Album de Terje Rypdal (1971)

Plus le temps passe et plus je me sens proche de l’esthétique souvent froide et contemplative de la musique proposée par le label ECM (même si j’ai conscience qu’il ne faut pas la réduire à ce seul cliché), un jazz parfois abstrait, souvent minimaliste, étiqueté contemporain (1), qui peut varier de l’acoustique à l’électrique, parfois dans les musiques du monde (2).


C’est d'ailleurs tout à fait par hasard que je suis tombé sur la musique de Terje Rypdal au cours d’un voyage il y a plusieurs années, ayant bourré mon petit ipod-baladeur de mp3 de nouvelles choses en vrac pour les longs trajets et de fait, cette musique a trouvé une certaine résonnance en moi lors d’un long voyage en train (3).


Et s’il est un fait indéniable que la longue carrière du guitariste et compositeur norvégien a prouvé, c’est qu’en arrivant chez ECM, il venait indubitablement de se trouver. Auparavant fan de rock, il se tourne lentement vers le jazz au travers de formations et projets qui fluctuent alors entre l’un et l’autre voire les deux avec le jazz-rock.


On notera donc dans ce long préambule, le groupe de rock psychédélique « The dream » formé avec des copains le temps d’un album, « Get dreamy » (1967) et sous forte influence Hendrixienne (4). Puis un premier album sympathique sous son nom chez polydor qui aborde déjà timidement les territoires jazz-abstrait mais le laissera un peu sur sa faim (« Bleak House », 1968). Au passage 3,4 disques avec Jan Garbarek, que ce soit sous son groupe le Jan Garbarek Quartet voire les solos du saxophoniste qui l’a probablement convaincu de signer par la suite sur le label Munichois (citons « Esoteric circle » (1969) pour Garbarek sous son nom et « Afric Pepperbird » pour le quartet (1970)). Enfin un groupe éphémère, Min Bul, qui le temps d’un disque en 1970 deviendra culte (5).


Mais toutes ces expériences restaient probablement frustrantes pour Rypdal.
Il lui manquait quelque chose. Il avait les bases, la technique, les influences mais pas encore son son, ce style étrange et planant qui lui trotte de plus en plus dans la tête. Et c’est alors quand qu’il retourne sur les bancs de l’école pour deux ans en conservatoire à Oslo où il va apprendre pleinement la composition et la musique classique contemporaine que dans le même temps il pousse les portes de ECM qui deviendra pour les décennies à venir sa seconde maison.

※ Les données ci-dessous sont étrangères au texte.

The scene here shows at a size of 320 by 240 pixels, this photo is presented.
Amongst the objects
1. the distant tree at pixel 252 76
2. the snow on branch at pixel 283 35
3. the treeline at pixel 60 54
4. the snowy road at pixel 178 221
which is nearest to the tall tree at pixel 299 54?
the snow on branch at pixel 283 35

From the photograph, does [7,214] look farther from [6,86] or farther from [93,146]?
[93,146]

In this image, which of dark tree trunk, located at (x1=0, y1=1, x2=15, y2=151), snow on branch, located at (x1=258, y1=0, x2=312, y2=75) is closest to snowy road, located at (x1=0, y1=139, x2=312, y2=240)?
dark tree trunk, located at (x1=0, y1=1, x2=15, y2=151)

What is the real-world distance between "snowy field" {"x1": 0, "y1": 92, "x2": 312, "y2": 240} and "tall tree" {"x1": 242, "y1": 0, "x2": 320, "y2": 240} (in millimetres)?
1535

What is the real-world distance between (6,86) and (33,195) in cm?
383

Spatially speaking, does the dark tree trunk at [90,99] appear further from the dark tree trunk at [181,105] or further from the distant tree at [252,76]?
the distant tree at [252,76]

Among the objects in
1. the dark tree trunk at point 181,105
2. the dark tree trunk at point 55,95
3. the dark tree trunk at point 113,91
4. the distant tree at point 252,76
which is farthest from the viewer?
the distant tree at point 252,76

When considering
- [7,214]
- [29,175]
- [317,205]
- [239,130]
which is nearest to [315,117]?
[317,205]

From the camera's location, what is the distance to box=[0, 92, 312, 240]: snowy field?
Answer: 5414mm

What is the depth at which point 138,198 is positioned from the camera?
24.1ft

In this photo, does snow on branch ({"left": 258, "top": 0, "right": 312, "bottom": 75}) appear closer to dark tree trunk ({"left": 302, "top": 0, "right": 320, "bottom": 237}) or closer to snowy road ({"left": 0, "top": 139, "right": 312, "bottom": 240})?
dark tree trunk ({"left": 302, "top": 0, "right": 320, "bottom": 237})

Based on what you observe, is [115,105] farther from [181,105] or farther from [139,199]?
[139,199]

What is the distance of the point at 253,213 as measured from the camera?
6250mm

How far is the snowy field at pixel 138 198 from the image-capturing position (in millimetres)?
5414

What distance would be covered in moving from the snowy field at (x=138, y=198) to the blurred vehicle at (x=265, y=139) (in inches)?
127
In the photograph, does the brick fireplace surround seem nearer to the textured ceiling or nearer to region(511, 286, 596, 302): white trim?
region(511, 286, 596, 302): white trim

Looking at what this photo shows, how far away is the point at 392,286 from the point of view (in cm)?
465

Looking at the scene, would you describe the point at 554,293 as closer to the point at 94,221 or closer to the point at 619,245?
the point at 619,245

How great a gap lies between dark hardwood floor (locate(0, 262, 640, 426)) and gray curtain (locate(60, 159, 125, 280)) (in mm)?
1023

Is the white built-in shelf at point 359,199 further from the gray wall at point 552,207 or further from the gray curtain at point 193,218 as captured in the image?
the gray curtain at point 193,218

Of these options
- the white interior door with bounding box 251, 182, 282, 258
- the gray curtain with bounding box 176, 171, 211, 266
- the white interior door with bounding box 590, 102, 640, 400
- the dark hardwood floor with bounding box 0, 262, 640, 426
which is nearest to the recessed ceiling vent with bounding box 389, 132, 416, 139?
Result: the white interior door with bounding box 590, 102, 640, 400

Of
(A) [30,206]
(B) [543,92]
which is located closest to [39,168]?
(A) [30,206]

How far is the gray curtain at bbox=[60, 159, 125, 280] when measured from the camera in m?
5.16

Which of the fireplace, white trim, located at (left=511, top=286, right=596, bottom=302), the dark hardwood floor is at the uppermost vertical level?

Et si c’est son deuxième album solo trois ans après Bleak House, il ne faut pas s’étonner que l’album cette fois ne porte aucun titre, sobrement intitulé du nom de son auteur, juste « Terje Rypdal », comme si la révélation était là et qu’il n’y avait pas besoin d’en faire plus, Terje se réinventant cette fois définitivement. Et au regard non seulement de cette nouvelle naissance mais aussi de toute la carrière qui va suivre, effectivement on peut dire que c’est en quelque sorte le « premier véritable album » de Terje Rypdal.


En comparaison avec Bleak House qui partait dans plusieurs directions, le guitariste et compositeur recentre d’un coup sa musique uniquement sur un jazz-rock brûlant mais déjà avec une certaine distanciation glacée, une musique toute aussi aérienne qu’éthérée, souvent aux limites de l’ambiant et de l’abstrait, participant au même instant-clé comme beaucoup d’artistes alors à l’esthétique du son ECM en devenir.


A ce sujet il faut remarquer qu’on doit beaucoup aux années 70 sur le plan culturel, spécifiquement musical en ce qui nous concerne et si par exemple la musique ambiant n’est pas nouvelle, elle devient en soit presque popularisée par le biais d’un Brian Eno aux alentours de 1975 avec les sorties d’un « Discreet Music » comme de « Another green world » mais quand on écoute d’autres artistes des années 70 comme par exemple tiens, un Klaus Schulze, on peut s’apercevoir que le style ambiant est déjà en germes à petites doses dans ses compositions. Il y a en fait un tel foisonnement d’idées, de talents, de styles qui se recoupent constamment dans cette décennie (et la précédente aussi) qu’il n’est guère étonnant d’avoir des artistes qui opèrent tel et tels embranchements sur plusieurs compositions musicales voire le temps d’un album.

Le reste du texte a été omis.